Premier cas, celui d'une maison d'édition accusée par une de ses salariées de « harcèlement moral à connotation raciste ». Ayant instruit l'affaire, la Halde se range aux côtés de la salariée et recommande à l'employeur plusieurs mesures : formation du personnel d'encadrement et du département ressources humaines sur le harcèlement moral et le droit du travail, mise en place d'une procédure d'alerte favorisant l'expression des salariés et le règlement amiable des conflits. Elle envoie par ailleurs un courrier à la salariée, l'informant qu'elle peut saisir les prud'hommes auquel cas elle se fera un plaisir, sur invitation de l'intéressée, de venir présenter ses observations.

Le deuxième cas est celui d'une SARL en procès avec une ancienne salariée. La Halde a incité cette dernière à la faire venir à la barre pour présenter ses observations, ce que l'employeur regarde comme un excès de pouvoir.

Dernier cas, enfin : c'est une salariée, ce coup-ci, qui se plaint.
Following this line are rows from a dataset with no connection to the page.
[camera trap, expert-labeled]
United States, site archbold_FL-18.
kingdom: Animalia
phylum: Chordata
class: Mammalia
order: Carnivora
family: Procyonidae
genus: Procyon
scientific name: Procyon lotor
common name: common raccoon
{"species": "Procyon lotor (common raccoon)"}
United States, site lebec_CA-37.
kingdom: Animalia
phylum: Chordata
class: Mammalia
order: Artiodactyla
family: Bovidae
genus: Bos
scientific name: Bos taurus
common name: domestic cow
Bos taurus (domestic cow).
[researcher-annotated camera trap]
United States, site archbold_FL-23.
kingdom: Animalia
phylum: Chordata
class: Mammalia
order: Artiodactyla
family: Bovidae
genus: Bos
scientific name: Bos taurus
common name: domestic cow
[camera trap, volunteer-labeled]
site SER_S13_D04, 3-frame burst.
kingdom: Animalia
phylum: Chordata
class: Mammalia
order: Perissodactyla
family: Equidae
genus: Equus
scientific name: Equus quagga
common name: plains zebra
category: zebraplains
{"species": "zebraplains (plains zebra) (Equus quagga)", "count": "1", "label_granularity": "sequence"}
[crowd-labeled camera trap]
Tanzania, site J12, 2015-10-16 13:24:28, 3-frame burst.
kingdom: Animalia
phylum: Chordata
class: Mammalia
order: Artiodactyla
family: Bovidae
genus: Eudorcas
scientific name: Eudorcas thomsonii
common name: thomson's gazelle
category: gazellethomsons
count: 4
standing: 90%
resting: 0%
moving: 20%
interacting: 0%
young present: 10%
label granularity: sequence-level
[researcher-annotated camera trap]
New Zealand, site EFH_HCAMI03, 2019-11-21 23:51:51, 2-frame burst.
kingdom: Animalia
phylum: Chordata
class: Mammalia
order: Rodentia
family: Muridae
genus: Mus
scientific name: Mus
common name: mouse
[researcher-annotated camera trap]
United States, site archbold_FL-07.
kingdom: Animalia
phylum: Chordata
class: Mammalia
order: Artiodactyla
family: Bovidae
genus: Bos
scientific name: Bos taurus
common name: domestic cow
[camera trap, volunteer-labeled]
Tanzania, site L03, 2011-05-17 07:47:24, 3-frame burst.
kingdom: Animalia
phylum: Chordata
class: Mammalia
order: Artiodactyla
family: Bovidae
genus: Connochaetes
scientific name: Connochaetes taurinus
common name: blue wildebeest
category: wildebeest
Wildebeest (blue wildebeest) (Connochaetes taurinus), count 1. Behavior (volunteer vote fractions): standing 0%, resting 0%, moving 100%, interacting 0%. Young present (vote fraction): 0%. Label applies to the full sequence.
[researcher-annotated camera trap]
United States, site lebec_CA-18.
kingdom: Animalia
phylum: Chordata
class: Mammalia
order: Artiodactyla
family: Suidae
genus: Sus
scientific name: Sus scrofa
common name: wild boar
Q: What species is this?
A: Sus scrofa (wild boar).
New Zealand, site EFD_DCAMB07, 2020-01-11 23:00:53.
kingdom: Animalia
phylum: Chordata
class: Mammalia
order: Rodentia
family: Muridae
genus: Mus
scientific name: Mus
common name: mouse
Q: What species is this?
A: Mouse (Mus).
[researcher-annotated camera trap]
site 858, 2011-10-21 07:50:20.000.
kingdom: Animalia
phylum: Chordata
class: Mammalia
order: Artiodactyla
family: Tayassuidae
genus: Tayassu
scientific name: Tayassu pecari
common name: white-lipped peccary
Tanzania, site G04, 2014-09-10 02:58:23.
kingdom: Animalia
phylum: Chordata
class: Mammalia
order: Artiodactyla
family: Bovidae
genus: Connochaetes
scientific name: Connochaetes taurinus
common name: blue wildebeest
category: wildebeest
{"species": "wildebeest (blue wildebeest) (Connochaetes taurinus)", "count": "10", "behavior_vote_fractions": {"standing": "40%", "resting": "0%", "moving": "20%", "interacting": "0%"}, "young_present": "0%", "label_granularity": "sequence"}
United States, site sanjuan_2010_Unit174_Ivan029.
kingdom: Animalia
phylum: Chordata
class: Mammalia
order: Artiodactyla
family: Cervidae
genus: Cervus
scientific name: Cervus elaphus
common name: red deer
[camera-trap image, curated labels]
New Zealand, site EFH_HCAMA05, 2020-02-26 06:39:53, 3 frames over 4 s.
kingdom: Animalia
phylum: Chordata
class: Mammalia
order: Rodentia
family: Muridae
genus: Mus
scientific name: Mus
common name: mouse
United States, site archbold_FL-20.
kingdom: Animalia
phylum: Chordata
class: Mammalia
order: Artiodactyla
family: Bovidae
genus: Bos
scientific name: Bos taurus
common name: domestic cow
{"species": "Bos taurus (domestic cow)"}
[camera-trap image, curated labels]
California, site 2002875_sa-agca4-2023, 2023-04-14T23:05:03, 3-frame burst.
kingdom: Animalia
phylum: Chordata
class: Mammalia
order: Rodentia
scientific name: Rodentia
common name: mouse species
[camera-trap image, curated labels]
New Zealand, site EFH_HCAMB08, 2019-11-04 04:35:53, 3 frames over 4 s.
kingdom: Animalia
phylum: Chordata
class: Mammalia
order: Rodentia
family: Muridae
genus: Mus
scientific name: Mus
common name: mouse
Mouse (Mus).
Elle a saisi la Halde d'une réclamation et celle-ci a refusé de se saisir du dossier.

Puisque la Halde est une autorité administrative, la procédure pour contester ses décisions consiste à présenter au Conseil d'Etat une requête tendant à l'annulation, pour excès de pouvoir, de la mesure prise. Le Conseil d'Etat rejette les trois requêtes : une recommandation, tant qu'elle n'est pas rendue publique, ne constitue pas une « décision administrative » susceptible d'être attaquée pour excès de pouvoir. Il en va de même quand il s'agit de suggérer à un salarié qu'il pourrait inviter la Halde à venir faire part de ses observations aux prud'hommes. Il en va de même encore quand, après enquête, la Halde refuse de donner suite à une demande.

La Halde se voit ainsi investie de pouvoirs d'une formidable efficacité : quel conseil de prud'hommes refusera de la suivre si elle vient appuyer le dossier d'un salarié ? Le danger d'une appréciation erronée de la situation est bien évidemment possible et il n'y a aucun moyen de s'en protéger."

Remarques Webemestre MPF Gironde :

  1. Chirac a vraiment miné en profondeur le terrain économique derrière lui avec son principe de précaution et sa Halde ! Les procès commencent tout juste mais les français ne sont pas près d'avoir fini d'en subir les conséquences.
  2. Pour répondre au journaliste à sa remarque (surlignée en rouge), je le confirme, les entreprises se méfient : entre autre, elles ne répondent plus, ou beaucoup moins, aux CV qui leurs sont envoyées. Les candidats qui envoient leurs demandent en font les frais.